Ruff: Large sandpiper with variably-colored frilly tufts on the neck that ranges from black to rufous to white to speckled and bared. Female lacks ruff. Head is orange-brown and the belly is white. Bill is orange with dark, drooped tip. Orange-yellow legs. Low, direct flight with rapid wing beats.
Range and Habitat
Ruff: Breeds in Eurasia; occasionally nests in northwestern Alaska. Winters mainly in Africa; rare but regular migrant to Hawaii, Alaska, and the east coast of North America. Breeds on lowland grassy wet meadows; winters on wet meadows, muddy fringes of pools and lakes, and brackish coastal lagoons.
Ruffs are highly gregarious, with a wintering flock of 1 million birds reported in Senegal.
It is usually considered the only member of its genus Philomachus, but more recent research indicates that the Broad-billed and Sharp-tailed Sandpiper may belong there too.
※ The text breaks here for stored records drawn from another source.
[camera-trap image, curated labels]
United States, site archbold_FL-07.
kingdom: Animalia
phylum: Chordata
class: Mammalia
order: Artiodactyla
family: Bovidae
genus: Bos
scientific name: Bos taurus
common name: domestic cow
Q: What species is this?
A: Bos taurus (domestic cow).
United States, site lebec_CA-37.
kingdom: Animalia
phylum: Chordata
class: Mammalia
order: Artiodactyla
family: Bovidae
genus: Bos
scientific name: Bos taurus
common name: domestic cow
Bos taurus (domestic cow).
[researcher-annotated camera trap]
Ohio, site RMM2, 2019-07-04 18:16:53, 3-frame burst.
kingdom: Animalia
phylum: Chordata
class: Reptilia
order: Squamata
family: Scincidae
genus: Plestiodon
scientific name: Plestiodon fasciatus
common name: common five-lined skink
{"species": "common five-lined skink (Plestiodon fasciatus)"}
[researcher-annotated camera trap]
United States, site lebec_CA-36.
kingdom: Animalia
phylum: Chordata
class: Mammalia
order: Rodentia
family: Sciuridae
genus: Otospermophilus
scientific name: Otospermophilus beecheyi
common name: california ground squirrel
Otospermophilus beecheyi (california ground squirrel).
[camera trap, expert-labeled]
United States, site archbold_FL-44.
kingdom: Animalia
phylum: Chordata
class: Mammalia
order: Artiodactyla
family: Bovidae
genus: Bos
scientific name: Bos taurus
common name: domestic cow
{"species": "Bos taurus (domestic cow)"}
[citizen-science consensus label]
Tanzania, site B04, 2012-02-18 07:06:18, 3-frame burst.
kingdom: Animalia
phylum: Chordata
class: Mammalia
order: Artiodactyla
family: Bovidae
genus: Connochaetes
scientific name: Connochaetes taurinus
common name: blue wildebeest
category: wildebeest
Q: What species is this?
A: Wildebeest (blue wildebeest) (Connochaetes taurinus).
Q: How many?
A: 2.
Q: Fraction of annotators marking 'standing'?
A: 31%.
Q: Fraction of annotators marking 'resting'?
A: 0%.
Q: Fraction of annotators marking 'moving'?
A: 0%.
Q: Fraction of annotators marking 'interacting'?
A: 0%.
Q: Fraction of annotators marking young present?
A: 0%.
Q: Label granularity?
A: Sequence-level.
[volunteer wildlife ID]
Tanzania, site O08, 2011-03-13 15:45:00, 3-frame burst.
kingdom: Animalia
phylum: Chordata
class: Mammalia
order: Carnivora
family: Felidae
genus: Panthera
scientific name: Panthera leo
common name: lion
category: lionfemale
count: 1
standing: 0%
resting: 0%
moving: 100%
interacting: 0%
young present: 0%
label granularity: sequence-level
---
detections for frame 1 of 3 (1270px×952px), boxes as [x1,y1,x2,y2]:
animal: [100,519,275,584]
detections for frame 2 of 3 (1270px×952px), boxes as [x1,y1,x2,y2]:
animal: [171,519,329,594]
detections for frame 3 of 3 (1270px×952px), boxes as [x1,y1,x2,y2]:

The males display at a lek during the breeding season, standing erect, crouching or taking a variety of postures with the ruff erected.
A group of ruffs are collectively known as a "collar" and a "hill" of ruffs."
The Ruff is a medium wading bird which breeds in bogs, marshlands and wet meadows with plenty of low vegetation. Breeding ranges span throughout northern Europe and Russia. This species is migratory, flying to warmer climates in southern and Western Europe, Africa and India during winter months. The Ruff is rarely found in North America, and has been known to nest in Alaska. Nests are hidden on the ground, and 3-4 eggs are included in each nesting season. Food is found by foraging in the wetlands surrounding their natural habitat, eating mainly insects and earthworms. The conservation rating for the Ruff is currently listed as Least Concern.